[Spatial question entries]
>> BEGIN

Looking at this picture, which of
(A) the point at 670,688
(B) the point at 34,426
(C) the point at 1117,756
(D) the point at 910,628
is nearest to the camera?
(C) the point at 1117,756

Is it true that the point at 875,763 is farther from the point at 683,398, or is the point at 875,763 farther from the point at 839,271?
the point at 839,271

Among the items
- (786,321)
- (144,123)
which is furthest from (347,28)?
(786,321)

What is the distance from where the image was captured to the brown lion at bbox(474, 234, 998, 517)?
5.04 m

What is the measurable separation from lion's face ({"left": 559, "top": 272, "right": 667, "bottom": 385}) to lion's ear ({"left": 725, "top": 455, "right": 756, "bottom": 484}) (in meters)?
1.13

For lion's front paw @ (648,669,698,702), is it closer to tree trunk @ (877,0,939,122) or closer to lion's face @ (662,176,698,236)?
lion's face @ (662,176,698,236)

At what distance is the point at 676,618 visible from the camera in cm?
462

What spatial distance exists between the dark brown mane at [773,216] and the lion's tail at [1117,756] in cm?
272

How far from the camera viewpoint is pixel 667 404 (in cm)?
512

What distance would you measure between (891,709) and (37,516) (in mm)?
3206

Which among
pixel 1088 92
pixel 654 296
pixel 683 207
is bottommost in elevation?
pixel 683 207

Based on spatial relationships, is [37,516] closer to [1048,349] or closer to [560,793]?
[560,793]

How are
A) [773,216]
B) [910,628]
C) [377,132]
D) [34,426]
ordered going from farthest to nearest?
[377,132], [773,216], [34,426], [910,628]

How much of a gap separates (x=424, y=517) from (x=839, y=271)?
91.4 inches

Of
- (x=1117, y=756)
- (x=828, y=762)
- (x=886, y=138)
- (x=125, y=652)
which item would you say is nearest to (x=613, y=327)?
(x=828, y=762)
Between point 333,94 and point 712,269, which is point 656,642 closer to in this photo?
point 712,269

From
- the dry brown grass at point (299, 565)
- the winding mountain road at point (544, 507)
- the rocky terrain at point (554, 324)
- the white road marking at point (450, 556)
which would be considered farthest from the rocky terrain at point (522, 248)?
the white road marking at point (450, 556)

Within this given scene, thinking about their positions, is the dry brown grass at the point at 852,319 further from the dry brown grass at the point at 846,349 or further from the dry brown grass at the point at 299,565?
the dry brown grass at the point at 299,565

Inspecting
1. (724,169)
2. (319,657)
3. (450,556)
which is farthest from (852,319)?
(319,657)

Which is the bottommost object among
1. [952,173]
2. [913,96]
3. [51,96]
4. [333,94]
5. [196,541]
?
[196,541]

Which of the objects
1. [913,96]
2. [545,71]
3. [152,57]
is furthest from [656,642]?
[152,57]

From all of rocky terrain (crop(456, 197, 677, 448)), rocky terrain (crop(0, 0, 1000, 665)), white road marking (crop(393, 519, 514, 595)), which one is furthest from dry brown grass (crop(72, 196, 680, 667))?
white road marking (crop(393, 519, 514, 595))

>> END

### DESCRIPTION OF THE TASK
Reproduce the records from the line containing "Based on spatial" through the end of the records, renaming "rocky terrain" to "rocky slope" everywhere and leaving everything else unchanged.

### WRITTEN RESPONSE
Based on spatial relationships, is [37,516] closer to [1048,349] or closer to [560,793]?
[560,793]

How are
A) [773,216]
B) [910,628]
C) [377,132]
D) [34,426]
ordered going from farthest to nearest?
[377,132], [773,216], [34,426], [910,628]

How much of a gap separates (x=424, y=517) from (x=839, y=271)?
91.4 inches

Of
- (x=1117, y=756)
- (x=828, y=762)
- (x=886, y=138)
- (x=125, y=652)
which item would you say is nearest to (x=613, y=327)?
(x=828, y=762)
Between point 333,94 and point 712,269, which is point 656,642 closer to in this photo?
point 712,269

From
- the dry brown grass at point (299, 565)
- the winding mountain road at point (544, 507)
- the rocky slope at point (554, 324)
- the white road marking at point (450, 556)
which would be considered farthest from the rocky slope at point (522, 248)?
the white road marking at point (450, 556)

Within this given scene, thinking about their positions, is the dry brown grass at the point at 852,319 further from the dry brown grass at the point at 846,349 or further from the dry brown grass at the point at 299,565?
the dry brown grass at the point at 299,565

Inspecting
1. (724,169)
2. (319,657)
3. (450,556)
which is farthest from (852,319)?
(319,657)

Which is the bottommost object among
1. [952,173]
2. [913,96]
3. [51,96]
4. [333,94]
5. [196,541]
?
[196,541]

Which of the objects
1. [913,96]
2. [545,71]
3. [152,57]
is furthest from [656,642]?
[152,57]

From all of rocky slope (crop(456, 197, 677, 448)), rocky slope (crop(0, 0, 1000, 665)), white road marking (crop(393, 519, 514, 595)), which one is furthest from dry brown grass (crop(72, 196, 680, 667))?
white road marking (crop(393, 519, 514, 595))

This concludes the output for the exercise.